━━━━━ Фрагмент документа

Проблема молчания, помимо прочего, получила развитие в работах диалогически ориентированных мыслителей. По Левинасу, отсутствие слова воспринимается, как правило, в качестве свидетельства разлада, кризиса, поскольку «присутствие мира в сознании заключается в ожидании слова» [48, с. 121].
Но молчание никогда не является «пустым», оно всегда «наполнено»: «Безмолвие не есть просто отсутствие речи, внутри безмолвия живет слово» [там же, с. 121]. О слове как возможности самовыговаривания писал Хайдеггер12.
Хрестоматийно известное высказывание Л. Витгенштейна «О чем нельзя говорить, о том следует молчать» [49, с. 86] обозначило контуры данной проблемы лишь с одной стороны, поскольку молчание не прерывает разговора и соприродно ему «молчат о том же, о чем и говорят» [см.: 50; см. также: 5152]. Иными словами, молчание есть продолжение речи, разговора: «при всей противоположности слова и молчания они рождаются из одного интенционально-смыслового поля и в предельных случаях обратимы» [50].

━━━━━━━━━━
━━━━━ Записи

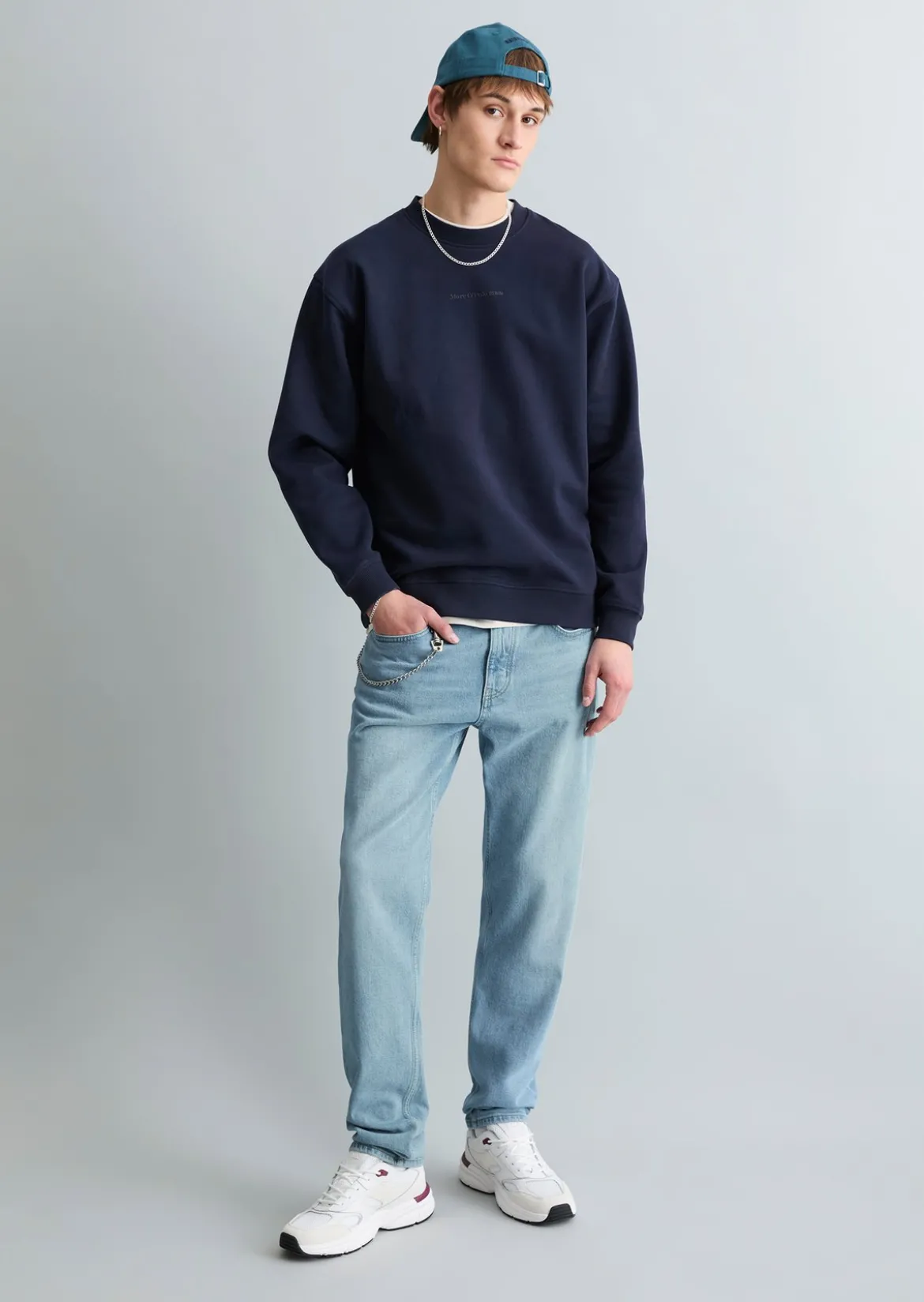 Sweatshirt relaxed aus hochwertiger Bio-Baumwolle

━━━━━━━━━━
━━━━━ Записи

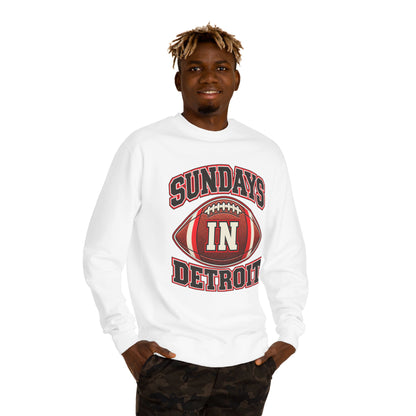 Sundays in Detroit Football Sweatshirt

━━━━━━━━━━

◆ **Примените прочитанное**
1. Изложите фрагмент о молчании в двух предложениях.
2. Сократите абзац фрагмента о молчании, начинающийся словами «Хрестоматийно известное высказывание», сохранив его основные утверждения.
Записи взяты из другого источника.

◆ **Ответы к упражнению**
1. По Левинасу, отсутствие слова обычно воспринимается как свидетельство разлада или кризиса, но молчание никогда не бывает «пустым»: внутри безмолвия живет слово. Высказывание Л. Витгенштейна «О чем нельзя говорить, о том следует молчать» обозначило проблему лишь с одной стороны, поскольку молчание не прерывает разговора, а продолжает речь и рождается вместе со словом из одного интенционально-смыслового поля.

2. Фраза Л. Витгенштейна «О чем нельзя говорить, о том следует молчать» очертила проблему лишь с одной стороны: молчание не прерывает разговора и соприродно ему, ведь «молчат о том же, о чем и говорят». Следовательно, молчание продолжает речь. Слово и молчание при всей их противоположности рождаются из одного интенционально-смыслового поля и в предельных случаях обратимы.